[BUTIR TUGAS A]: Tuliskan ulang secara persis bagian kutipan tentang Turki Usmani, mulai dari kata-kata "Dimasa Sultan Sulaiman" dan berhenti setelah kata-kata "ditambah gelar al-Qanuni.".
[BUTIR TUGAS B]: Menurut kutipan tentang Turki Usmani, apa nama kitab undang-undang yang disusun pada masa Sultan Sulaiman I?

═════ KUTIPAN TERPILIH ═════

Dimasa Sultan Sulaiman I disusun sebuah kitab undang-undang (qanun). kitab tersebut diberi nama Multaqa al-Abhur, yang menjadi pegangan hukum bagi kerajaan Turki Usmani sampai datangnya reformasi pada abad ke-19. Karena jasa Sultan Sulaiman I yang amat berharga ini, di ujung namanya ditambah gelar al-Qanuni.
Sultan, pasukan Jannesari dan tarekat-tarekat bekerja sama. hal ini terlihat pada Tarekat Bektasyi (Bektasia) yang memiliki banyak pengikut dari kalangan Janissari, tarekat Maulawi (Molevis) didukung oleh para sultan untuk menghadang ancaman mereka dari kerjasama Jannisari-Bektasy.[2] Muhammad II berusaha mendukung dewan kependetaan mereka Yunani ortodoks dengan mengakui hak sipil mereka sebagai hak otoritas keagamaan atas jama’ah gereja. Memusatkan kontrol pemerintahan dengan memberlakukan pemeriksaan pajak dan menggabungkan beberapa teritori budak yang merdeka ke dalam sistem timar, dan memberlakukan kitab-kitab hukum secara sistematis yang memuat organisasi negara dan kewajiban warga Negara.

═════ KUMPULAN DATA ═════

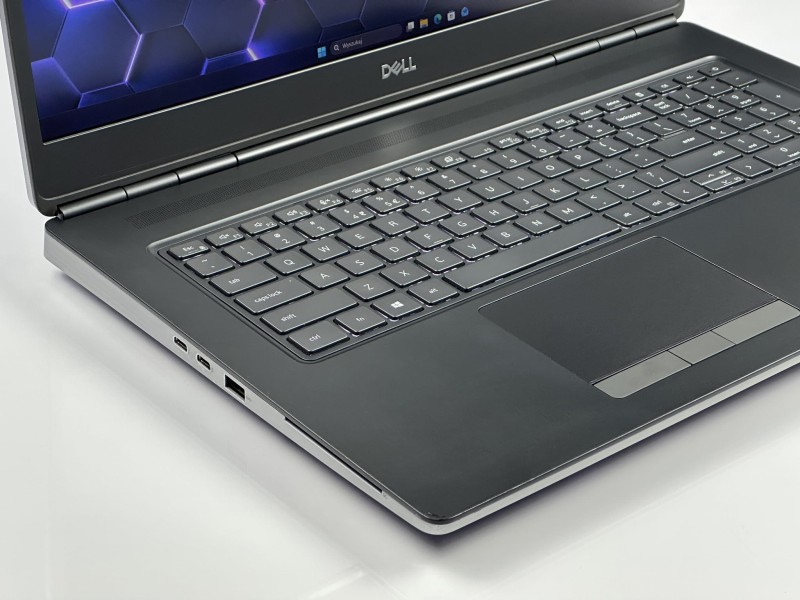 Dell Precision 7750 z i7-10850H i RTX4000 – profesjonalna stacja robocza stworzona do grafiki 3D, CAD i wymagających projektów inżynieryjnych (3).JPG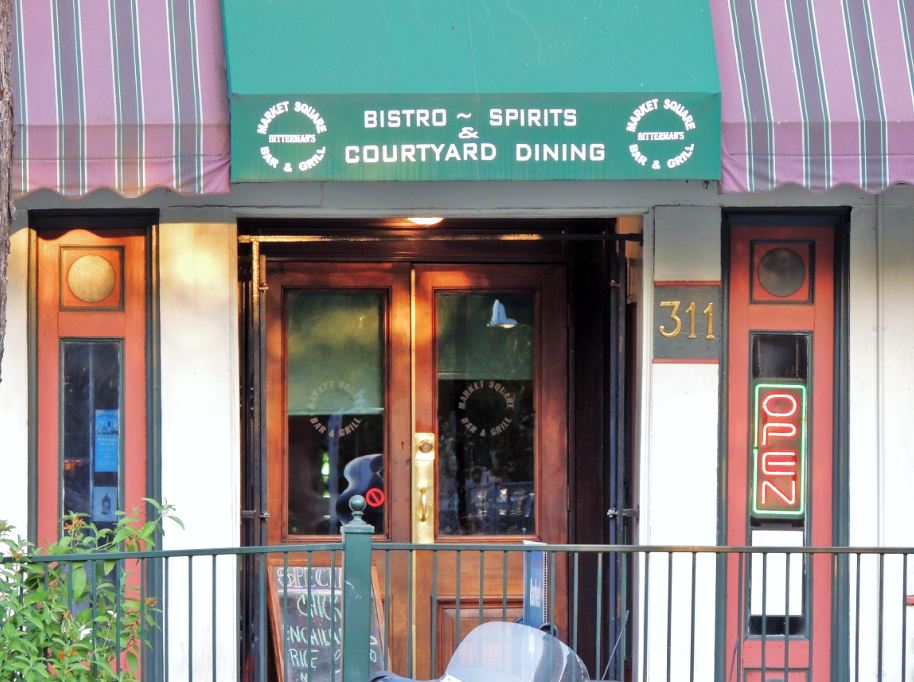 Houston in Pics Courtyard Dining at Market Square Bar & Grill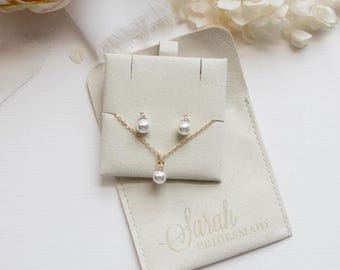Bridesmaid Jewelry Set Pearl Gold, Stud Earrings for Bridesmaids, Bridesmaid Jewelry Gift, Bridesmaid Gifts, Jennifer on Custom Pouch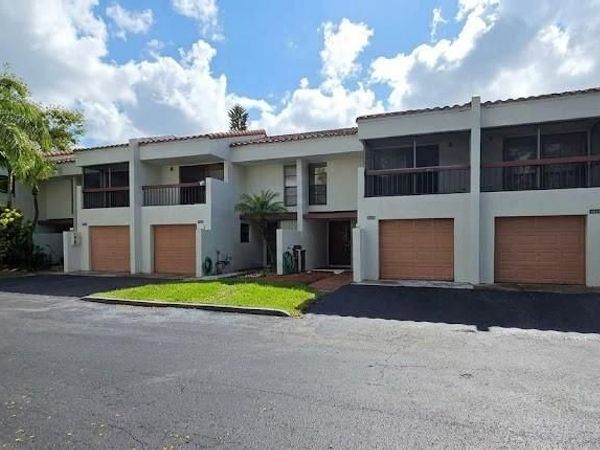 Unit 45, Lauderhill, FL 33319
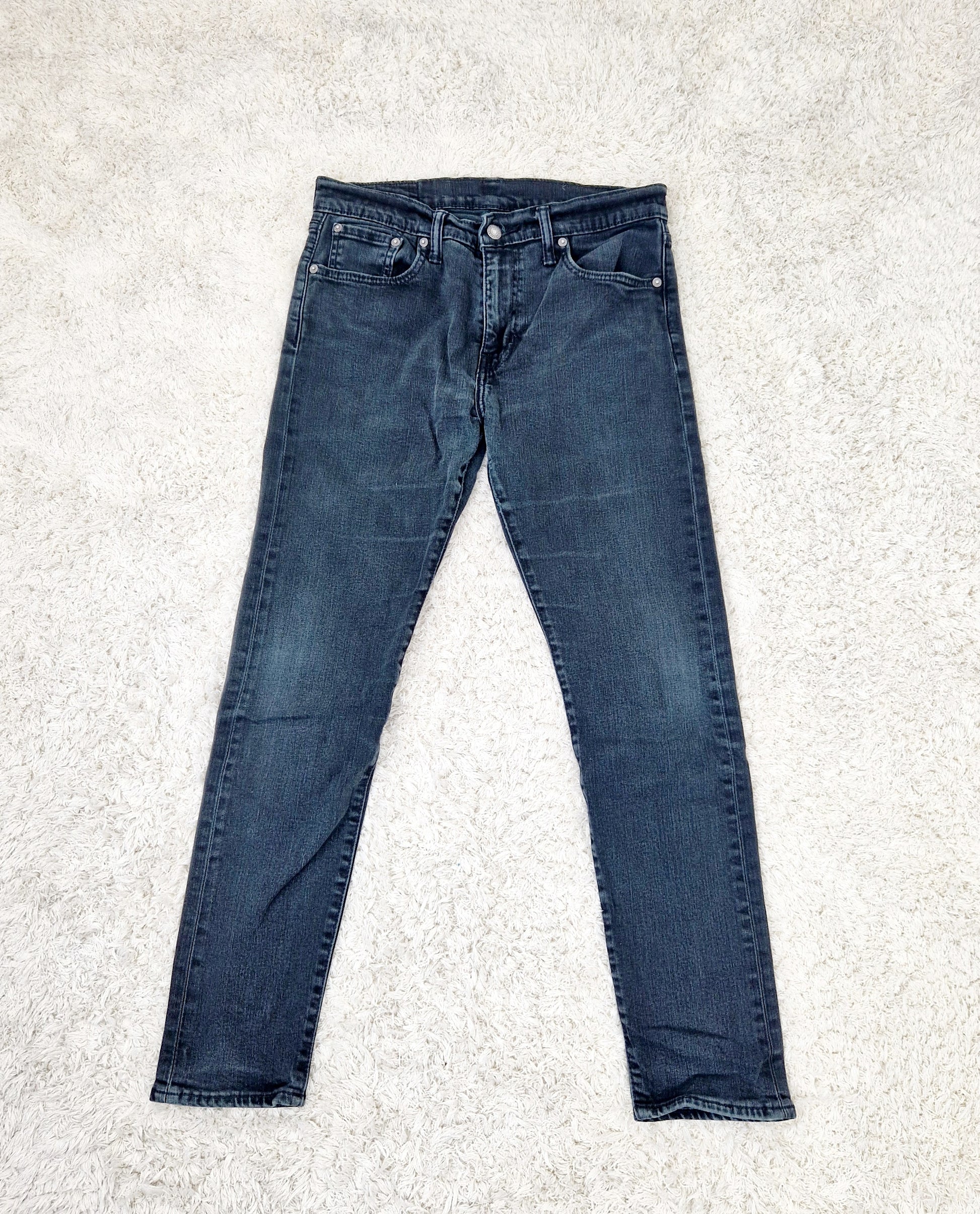 Einzigartige und nachhaltige Vintage Jeans von Levi's, 512. Unique and sustainable vintage jeans from Levi's, 512. Front.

═════

[HASIL A]:
Dimasa Sultan Sulaiman I disusun sebuah kitab undang-undang (qanun). kitab tersebut diberi nama Multaqa al-Abhur, yang menjadi pegangan hukum bagi kerajaan Turki Usmani sampai datangnya reformasi pada abad ke-19. Karena jasa Sultan Sulaiman I yang amat berharga ini, di ujung namanya ditambah gelar al-Qanuni.

[HASIL B]: Kitab undang-undang itu bernama Multaqa al-Abhur.